Insaisissables

Un piteux exercice de manipulation, hypocrite et rutilant, avec un casting de luxe que Louis Leterrier n'arrive jamais à filmer, trop occupé à faire bouger n'importe comment sa caméra. Nullissime. Christophe Chabert


De son apprentissage chez EuropaCorp comme yes man pour les scénarios torchés à l'arrache par Luc Besson, Louis Leterrier a visiblement retenu plusieurs leçons, toutes mauvaises : d'abord, confondre montage et rythme, mouvements incessants de caméra et retranscription de l'action. Il faut voir l'introduction d'Insaisissables, sorte de bouillie filmique d'une laideur visuelle à pleurer de dépit, pour saisir l'étendue du désastre. Aucun élément ne semble attirer le regard de Leterrier : ses plans n'enregistrent rien, s'annulent les uns les autres et chaque présentation d'un des magiciens se fait dans une hystérie de vulgarité putassière là encore bien bessonienne : les filles se foutent à poil — un peu — mais le sexe n'a jamais lieu, et lorsque le mentaliste de la bande hypnotise un couple, c'est avant tout pour fustiger l'infidélité du mari.

Là où Insaisissables devient franchement insupportable, c'est quand ce grand barnum que l'on peine à qualifier de mise en scène finit par atteindre le casting lui-même, pourtant prestigieux. Leterrier ne s'intéresse absolument jamais à ces acteurs, ne leur donnant aucun espace pour jouer, les filmant à moitié dans l'obscurité ou carrément de dos, puis passant l'ensemble au hachoir d'un montage épileptique. Ainsi, lorsqu'il s'autorise un plan-séquence, ce n'est pas pour le plaisir de réunir dans le même cadre Jesse Eisenberg, Morgan Freeman, Woody Harrelson et Mark Ruffalo, mais pour envoyer sa caméra faire des loopings dans un gigantesque théâtre de Las Vegas.

L'illusion d'un discours

Dès lors, ne reste plus que le concept du film, à savoir des manipulations en série se déclinant en trois shows spectaculaires que les «quatre cavaliers» exécutent pour un mystérieux cinquième magicien, sous les yeux de deux agents, l'un officiant pour le FBI, l'autre pour Interpol.
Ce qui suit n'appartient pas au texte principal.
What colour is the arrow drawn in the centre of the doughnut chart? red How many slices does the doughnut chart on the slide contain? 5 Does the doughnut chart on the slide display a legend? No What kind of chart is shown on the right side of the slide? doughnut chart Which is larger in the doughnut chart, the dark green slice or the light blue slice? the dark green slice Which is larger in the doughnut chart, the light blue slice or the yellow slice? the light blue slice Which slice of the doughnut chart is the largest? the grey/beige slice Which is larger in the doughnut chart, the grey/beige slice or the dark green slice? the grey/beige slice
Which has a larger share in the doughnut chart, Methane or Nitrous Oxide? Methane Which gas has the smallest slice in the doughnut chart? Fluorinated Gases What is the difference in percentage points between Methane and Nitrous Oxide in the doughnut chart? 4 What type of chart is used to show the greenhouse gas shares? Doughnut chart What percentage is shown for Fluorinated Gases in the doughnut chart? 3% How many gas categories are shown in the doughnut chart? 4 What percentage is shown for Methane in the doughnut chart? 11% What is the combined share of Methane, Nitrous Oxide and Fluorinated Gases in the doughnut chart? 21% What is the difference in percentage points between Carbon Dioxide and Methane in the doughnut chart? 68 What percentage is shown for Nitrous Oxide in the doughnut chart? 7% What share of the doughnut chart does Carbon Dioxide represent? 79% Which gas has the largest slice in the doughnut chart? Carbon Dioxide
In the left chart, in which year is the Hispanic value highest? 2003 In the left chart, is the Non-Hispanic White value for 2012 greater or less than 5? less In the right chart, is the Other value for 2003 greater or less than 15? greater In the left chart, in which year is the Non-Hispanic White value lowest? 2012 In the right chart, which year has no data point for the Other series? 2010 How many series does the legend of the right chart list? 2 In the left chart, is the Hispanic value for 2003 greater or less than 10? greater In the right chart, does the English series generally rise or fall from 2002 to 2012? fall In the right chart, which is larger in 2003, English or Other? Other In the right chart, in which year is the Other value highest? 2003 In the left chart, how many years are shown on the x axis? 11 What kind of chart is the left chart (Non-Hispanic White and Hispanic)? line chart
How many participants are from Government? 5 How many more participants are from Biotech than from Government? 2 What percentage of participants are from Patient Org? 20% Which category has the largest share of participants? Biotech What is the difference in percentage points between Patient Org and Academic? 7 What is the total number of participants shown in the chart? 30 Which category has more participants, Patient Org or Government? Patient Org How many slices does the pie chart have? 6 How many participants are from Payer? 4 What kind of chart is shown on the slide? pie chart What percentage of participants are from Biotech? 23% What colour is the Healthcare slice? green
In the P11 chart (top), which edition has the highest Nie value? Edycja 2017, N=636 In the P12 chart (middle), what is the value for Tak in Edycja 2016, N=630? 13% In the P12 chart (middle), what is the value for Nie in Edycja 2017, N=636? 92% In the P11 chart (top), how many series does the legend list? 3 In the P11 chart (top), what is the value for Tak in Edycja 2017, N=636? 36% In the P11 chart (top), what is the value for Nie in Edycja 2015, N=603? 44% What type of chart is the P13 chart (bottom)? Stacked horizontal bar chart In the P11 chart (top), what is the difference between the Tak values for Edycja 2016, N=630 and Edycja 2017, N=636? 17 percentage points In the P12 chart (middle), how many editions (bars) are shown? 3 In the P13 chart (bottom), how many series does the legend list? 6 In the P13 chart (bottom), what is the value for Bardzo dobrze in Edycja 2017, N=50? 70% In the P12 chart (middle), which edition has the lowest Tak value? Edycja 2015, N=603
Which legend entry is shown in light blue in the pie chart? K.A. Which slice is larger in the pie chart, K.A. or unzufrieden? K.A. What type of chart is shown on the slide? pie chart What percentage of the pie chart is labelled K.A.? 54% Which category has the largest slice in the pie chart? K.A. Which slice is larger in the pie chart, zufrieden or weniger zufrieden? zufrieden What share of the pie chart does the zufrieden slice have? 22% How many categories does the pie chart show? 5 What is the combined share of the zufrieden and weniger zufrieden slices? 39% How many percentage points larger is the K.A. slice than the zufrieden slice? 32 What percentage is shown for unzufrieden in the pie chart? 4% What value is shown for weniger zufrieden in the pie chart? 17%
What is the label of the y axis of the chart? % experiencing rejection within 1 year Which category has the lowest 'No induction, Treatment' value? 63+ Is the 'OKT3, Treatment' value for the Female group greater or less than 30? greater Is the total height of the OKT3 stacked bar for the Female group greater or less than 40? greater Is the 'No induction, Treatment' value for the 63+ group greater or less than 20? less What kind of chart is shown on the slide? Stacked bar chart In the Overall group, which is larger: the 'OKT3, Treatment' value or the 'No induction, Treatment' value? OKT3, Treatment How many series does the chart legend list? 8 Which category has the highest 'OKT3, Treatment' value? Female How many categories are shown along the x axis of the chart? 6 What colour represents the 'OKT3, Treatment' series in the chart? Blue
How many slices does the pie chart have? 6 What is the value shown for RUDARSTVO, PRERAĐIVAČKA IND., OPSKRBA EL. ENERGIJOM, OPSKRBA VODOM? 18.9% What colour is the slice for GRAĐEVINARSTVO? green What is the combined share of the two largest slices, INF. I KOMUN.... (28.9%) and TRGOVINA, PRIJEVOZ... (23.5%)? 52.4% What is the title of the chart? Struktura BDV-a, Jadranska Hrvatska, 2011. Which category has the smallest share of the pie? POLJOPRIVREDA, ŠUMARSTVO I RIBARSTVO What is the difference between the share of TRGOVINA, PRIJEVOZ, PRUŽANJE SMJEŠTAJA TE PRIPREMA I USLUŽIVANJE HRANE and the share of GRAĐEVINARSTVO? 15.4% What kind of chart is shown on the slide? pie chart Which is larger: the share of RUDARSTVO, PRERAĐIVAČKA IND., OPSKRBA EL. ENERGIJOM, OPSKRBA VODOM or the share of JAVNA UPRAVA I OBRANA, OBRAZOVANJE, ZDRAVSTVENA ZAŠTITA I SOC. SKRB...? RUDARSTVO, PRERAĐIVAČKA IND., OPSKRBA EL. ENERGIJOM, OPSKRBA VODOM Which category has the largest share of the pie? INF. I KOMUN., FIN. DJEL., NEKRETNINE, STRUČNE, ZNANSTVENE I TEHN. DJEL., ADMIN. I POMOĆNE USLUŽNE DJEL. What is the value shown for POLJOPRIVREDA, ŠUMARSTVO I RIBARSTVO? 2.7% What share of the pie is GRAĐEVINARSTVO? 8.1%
Soit l'alliance entre un programme annoncé dès les premières minutes et un scénario à twists, certains largement devinables à l'avance, d'autres sortant tel le lapin du chapeau — mais derrière l'illusion ne se cache qu'un médiocre brainstorming d'auteurs en surchauffe.

Le script tente de faire de cette bande de magiciens braqueurs des robins des bois modernes, qui prennent l'argent des riches pour les redistribuer aux pauvres. Le modèle français contre le libéralisme sauvage américain ? Trop facile… Pas la moindre conscience sociale dans la démarche de Leterrier : ici, l'argent tombe du ciel, fait gonfler les comptes en banque, comme si tout — Katrina, la dérégulation des marchés — pouvait se régler d'un simple trait comptable. Surtout, le film baigne dans sa propre rutilance, exhibant son budget — énorme pour ce qui n'est dans le fond qu'une série B — et sa fascination pour le pognon, tuant dans l'œuf toute portée politique.

Dernier relent de sa période bessonienne, Leterrier semble mixer sans complexe deux opus de Christopher Nolan pour les transformer en divertissement inconséquent : Le Prestige et Inception. Mais là où Nolan s'approchait au plus près de ce qui constitue sans doute sa seule obsession d'auteur — la place de la manipulation dans le processus de fabrication d'un film, et la tristesse qui va avec le dévoilement de cette illusion — Leterrier ne fait que du fun pour le fun. C'est l'inverse qui se produit : l'indifférence l'emporte devant ce produit cynique et opportuniste.